## Фрагмент страницы
◇ ◇ ◇ ◇ ◇

15 мая 1613 года. В Москву из Костромы прибыл юный Михаил Феодорович. Начало эпохи Романовых.
20 мая 1727 года. Вступил на престол Петр II.
24 мая 1585 года. Венчание на царство Феодора Иоанновича.
27 мая 1896 года. Коронование Николая II.
29 мая 1883 года. Коронование Александра III.
«ДРУГОЙ» НИКОЛА
322 мая — Никола вешний
Он же голодный. Тот, зимний, был холодный.
До Николы крепись, хоть разопнись, а с Николы живи, не тужи. Пошла трава, по ней заходили хороводы и оголодавшая скотина. Никола с возом, то есть с первым кормом.
Праздник перенесения мощей святителя и чудотворца Николая из Мир Ликийских в Бар (1087 год).
Мощи перевезли норманны. В XI веке Малая Азия, точно лавой, заливаема была нашествием с востока. Святыни осквернялись, города и селения подвергались жестокому разграблению. Христиане особенно опасались за мощи Николая, и посему из Италии (Венеции и Бари) снаряжена была целая экспедиция, составленная из купцов, для того чтобы вывезти мощи Николая в безопасное место.
Сначала итальянцы попытались выкупить святыню, предложив за нее монахам большие деньги. Те отказались, и тогда 20 апреля в обитель проникли силой (здесь купцы скорее всего и обратились в норманнов), разбили гробницу и обнаружили ее до краев наполненной благоуханным миром. Тогда они совершили литургию, завернули останки святого в верхнюю одежду и унесли их на корабль, который устремился в Италию.
8 мая они прибыли в Бари. Путешественнику Николе вешнему устроили торжественную встречу. Была построена церковь св. Николая, устроенная специально для помещения его мощей. Здесь они были упокоены папой Урбаном II 1 октября 1089 года. Мощи святого хранятся здесь до сих пор, продолжая источать миро. В раке есть специальное отверстие, откуда его достают регулярно.
Перенесение мощей сначала праздновалось только в Бари, ибо для восточной церкви перевоз мощей, сопровождаемый взломом гробницы и проч., был не праздником, а очевидной утратой. Однако со временем ситуация успокоилась. В частности, для русских, которые удалены в равной степени от восточных и западных святых мест, место упокоения Николая угодника стало еще одним, вполне правомочным местом паломничества, почитаемым наравне с Римом и Иерусалимом. Поклонение русских было настолько глубоким и проникновенным (о причинах см. Никольщину), что христианский мир постепенно стал считать Николу русским святым. Еще бы!
Гоголь был у могилы Николы; именно оттуда он отправился в свое первое паломничество в Святую землю. Плыл в восточном направлении. Два Николая, похоже, в дороге разминулись. Один из паломников, который был вместе с Гоголем на том же корабле, рассказывал, что писатель повсюду носил с собой икону итальянской работы, которую считал совершенным шедевром. Попутчик того не обнаружил.

◇ ◇ ◇ ◇ ◇

Пожалуйста, ответьте по тексту о Николе вешнем: какого числа корабль с мощами прибыл в Бари?

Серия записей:
◇ ◇ ◇ ◇ ◇

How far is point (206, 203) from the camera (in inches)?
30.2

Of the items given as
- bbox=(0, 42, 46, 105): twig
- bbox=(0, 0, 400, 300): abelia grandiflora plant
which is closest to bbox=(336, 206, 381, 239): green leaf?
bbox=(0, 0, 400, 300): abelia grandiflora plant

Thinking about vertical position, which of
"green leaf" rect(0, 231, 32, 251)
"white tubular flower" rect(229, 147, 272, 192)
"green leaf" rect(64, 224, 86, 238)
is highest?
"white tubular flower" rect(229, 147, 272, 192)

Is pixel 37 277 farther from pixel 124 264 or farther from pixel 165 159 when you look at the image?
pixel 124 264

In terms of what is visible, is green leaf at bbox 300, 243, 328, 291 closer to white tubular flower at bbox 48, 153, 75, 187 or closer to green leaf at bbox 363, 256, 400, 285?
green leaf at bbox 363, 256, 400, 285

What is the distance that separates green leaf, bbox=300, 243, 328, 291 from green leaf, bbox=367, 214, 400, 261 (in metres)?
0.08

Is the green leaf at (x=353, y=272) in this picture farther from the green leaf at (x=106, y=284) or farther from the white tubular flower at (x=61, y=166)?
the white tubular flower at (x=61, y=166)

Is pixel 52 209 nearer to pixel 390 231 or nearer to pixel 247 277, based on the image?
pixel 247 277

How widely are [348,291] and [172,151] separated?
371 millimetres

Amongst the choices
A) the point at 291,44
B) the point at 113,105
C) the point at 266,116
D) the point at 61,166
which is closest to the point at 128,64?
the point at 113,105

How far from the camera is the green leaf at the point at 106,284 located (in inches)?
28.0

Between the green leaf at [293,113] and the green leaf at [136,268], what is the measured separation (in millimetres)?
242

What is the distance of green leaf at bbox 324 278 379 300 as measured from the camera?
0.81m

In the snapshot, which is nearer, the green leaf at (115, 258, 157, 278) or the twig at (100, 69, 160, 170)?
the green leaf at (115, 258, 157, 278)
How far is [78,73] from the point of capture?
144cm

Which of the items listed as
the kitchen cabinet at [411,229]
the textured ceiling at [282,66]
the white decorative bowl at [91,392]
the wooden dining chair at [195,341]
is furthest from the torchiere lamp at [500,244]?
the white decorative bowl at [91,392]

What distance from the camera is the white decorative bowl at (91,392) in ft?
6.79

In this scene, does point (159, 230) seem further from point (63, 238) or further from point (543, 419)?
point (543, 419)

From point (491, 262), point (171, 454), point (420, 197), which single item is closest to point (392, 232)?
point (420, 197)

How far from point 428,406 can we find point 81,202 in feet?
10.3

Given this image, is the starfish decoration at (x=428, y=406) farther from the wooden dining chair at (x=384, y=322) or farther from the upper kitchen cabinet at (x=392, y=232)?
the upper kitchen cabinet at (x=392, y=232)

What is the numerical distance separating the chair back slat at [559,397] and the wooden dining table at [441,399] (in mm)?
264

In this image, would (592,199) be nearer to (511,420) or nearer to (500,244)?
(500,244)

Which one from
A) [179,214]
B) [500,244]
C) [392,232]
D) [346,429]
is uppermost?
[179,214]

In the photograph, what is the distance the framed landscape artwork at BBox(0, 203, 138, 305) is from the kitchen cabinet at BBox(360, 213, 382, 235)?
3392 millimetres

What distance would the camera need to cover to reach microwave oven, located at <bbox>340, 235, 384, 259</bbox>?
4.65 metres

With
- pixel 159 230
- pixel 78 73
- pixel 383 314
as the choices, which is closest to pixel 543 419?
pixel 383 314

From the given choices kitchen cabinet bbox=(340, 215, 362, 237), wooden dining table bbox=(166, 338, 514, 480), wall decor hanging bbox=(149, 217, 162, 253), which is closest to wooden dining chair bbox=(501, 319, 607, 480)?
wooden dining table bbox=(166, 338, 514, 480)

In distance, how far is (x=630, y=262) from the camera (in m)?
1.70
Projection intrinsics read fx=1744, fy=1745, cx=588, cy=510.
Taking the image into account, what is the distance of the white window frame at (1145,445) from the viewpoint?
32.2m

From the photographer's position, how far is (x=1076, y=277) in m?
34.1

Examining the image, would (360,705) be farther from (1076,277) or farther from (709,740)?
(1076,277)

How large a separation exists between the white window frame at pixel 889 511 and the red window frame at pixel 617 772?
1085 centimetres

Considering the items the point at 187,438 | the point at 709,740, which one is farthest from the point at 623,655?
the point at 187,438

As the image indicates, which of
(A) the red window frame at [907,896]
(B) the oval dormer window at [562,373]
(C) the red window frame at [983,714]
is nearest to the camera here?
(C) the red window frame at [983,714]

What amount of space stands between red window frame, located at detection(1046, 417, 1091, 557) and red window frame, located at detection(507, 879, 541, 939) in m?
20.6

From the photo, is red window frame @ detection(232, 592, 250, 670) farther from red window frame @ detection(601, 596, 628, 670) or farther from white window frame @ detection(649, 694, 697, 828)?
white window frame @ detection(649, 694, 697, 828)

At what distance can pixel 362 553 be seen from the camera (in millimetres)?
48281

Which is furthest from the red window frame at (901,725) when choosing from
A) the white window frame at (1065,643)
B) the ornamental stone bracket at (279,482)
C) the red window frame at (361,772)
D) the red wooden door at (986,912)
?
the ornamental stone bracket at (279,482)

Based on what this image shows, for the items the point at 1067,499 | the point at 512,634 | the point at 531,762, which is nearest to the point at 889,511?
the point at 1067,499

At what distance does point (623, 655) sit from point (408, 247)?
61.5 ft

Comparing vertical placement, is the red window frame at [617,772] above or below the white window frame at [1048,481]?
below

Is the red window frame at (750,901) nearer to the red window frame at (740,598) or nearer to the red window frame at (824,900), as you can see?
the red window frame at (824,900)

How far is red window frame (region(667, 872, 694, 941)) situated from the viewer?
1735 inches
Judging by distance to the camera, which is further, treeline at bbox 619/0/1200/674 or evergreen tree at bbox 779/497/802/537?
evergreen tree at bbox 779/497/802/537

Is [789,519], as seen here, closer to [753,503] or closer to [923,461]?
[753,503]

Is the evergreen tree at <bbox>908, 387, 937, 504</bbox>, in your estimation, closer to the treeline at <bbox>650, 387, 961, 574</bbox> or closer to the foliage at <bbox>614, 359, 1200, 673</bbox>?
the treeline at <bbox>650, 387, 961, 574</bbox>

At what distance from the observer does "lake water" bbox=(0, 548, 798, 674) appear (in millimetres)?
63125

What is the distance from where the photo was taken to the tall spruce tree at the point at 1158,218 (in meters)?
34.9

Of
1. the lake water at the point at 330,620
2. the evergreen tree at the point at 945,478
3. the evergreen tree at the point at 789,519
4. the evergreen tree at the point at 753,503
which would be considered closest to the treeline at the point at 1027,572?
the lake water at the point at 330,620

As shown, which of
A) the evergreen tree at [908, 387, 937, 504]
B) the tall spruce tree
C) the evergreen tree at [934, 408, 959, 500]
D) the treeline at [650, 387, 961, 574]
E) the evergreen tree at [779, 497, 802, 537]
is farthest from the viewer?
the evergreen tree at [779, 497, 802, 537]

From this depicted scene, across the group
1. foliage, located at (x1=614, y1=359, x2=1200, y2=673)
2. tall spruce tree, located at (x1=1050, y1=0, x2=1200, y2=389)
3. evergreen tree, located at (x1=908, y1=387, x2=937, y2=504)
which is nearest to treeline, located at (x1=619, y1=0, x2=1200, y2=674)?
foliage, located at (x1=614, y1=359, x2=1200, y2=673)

◇ ◇ ◇ ◇ ◇

## Результат задания
8 мая.